Pryor Cashman Obtains Summary Judgment for Friars Club Against Friars of Beverly Hills
Pryor Cashman obtained summary judgment for its client, The Friars Club, in a Lanham Act and Anti-Dilution lawsuit which it filed against Defendants 9900 Santa Monica, Inc. and Darren Schaeffer in the U.S. District Court for the Central District of California.
The Friars Club, renowned for its legendary Friars “Roasts” and whose members have included entertainment luminaries such as George Burns, Jerry Lewis, Frank Sinatra and Elizabeth Taylor, claimed that Defendants infringed and diluted The Friars Club’s trademark by operating “Friars of Beverly Hills” and by falsely claiming that it was the successor to the Friars Club of California, a now-defunct former licensee of The Friars Club.
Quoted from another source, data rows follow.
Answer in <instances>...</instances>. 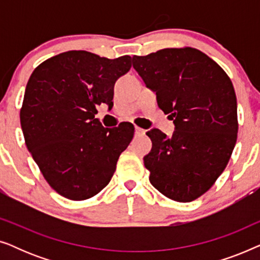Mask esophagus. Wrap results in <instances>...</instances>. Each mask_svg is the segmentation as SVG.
<instances>
[{
	"mask_svg": "<svg viewBox=\"0 0 260 260\" xmlns=\"http://www.w3.org/2000/svg\"><path fill=\"white\" fill-rule=\"evenodd\" d=\"M144 134H145L144 129H142V127H140V126L135 127V135H136V136H142V135H144Z\"/></svg>",
	"mask_w": 260,
	"mask_h": 260,
	"instance_id": "obj_1",
	"label": "esophagus"
}]
</instances>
Pryor Cashman Litigation partners Jamie M. Brickell and Frank P. Scibilia moved for summary judgment against Defendants, arguing that the Friars of Beverly Hills was not a successor to the Friars Club of California, that Defendants were intentionally infringing upon Plaintiff’s mark, and that the evidence – including newspaper articles and websites (and its own membership) inaccurately identifying the Friars of Beverly Hills as “The Friars Club” – indisputably showed that Defendants were using The Friars Club’s fame for its own advantage.
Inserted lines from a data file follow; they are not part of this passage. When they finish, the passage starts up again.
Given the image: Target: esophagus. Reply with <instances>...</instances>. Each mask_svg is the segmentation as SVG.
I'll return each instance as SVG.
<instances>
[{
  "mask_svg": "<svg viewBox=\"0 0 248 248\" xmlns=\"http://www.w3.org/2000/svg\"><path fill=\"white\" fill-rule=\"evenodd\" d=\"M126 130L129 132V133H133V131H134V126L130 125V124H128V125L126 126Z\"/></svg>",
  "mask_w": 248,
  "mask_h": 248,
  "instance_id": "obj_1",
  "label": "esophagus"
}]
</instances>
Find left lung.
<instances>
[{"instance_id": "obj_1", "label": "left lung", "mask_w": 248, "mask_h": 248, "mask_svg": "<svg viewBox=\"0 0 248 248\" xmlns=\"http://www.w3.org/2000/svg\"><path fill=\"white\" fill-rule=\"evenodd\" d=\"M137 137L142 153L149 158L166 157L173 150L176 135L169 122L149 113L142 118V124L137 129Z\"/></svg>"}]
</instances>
In a decision dated September 4, 2007, the Court agreed, finding that the name “Friars” was not transferable from the Friars Club of California to Defendants, that the evidence clearly demonstrated actual confusion on the part of the consuming public and blurring between the two organizations, and that The Friars Club had acquired “secondary meaning.” Holding that “the only difference between ‘Friars’ and ‘Friars of Beverly Hills’ is the geographic designation ‘of Beverly Hills,’” the Court concluded that Defendants “may not evade trademark law by adopting” the Friars Club name and then “adding a geographic reference to try and distinguish its name.” The Court also relied on the fact that Defendants admitted that the name “Friars” is a “luxury brand,” that “everybody knows the Friars in the Country,” and that the “Friars” name is “a legacy” and “historic” in concluding that Defendants “intended to capitalize on the ‘Friars’ name by emulating it in every aspect.”
“In short,” as the Court ruled, “Defendants are using a mark (used by [The Friars Club] for over a hundred years) to identify a social club that is for all intents and purposes modeled after Plaintiff’s historic club.” Such “free riding on the investment of [The Friars Club] must now come to an end.”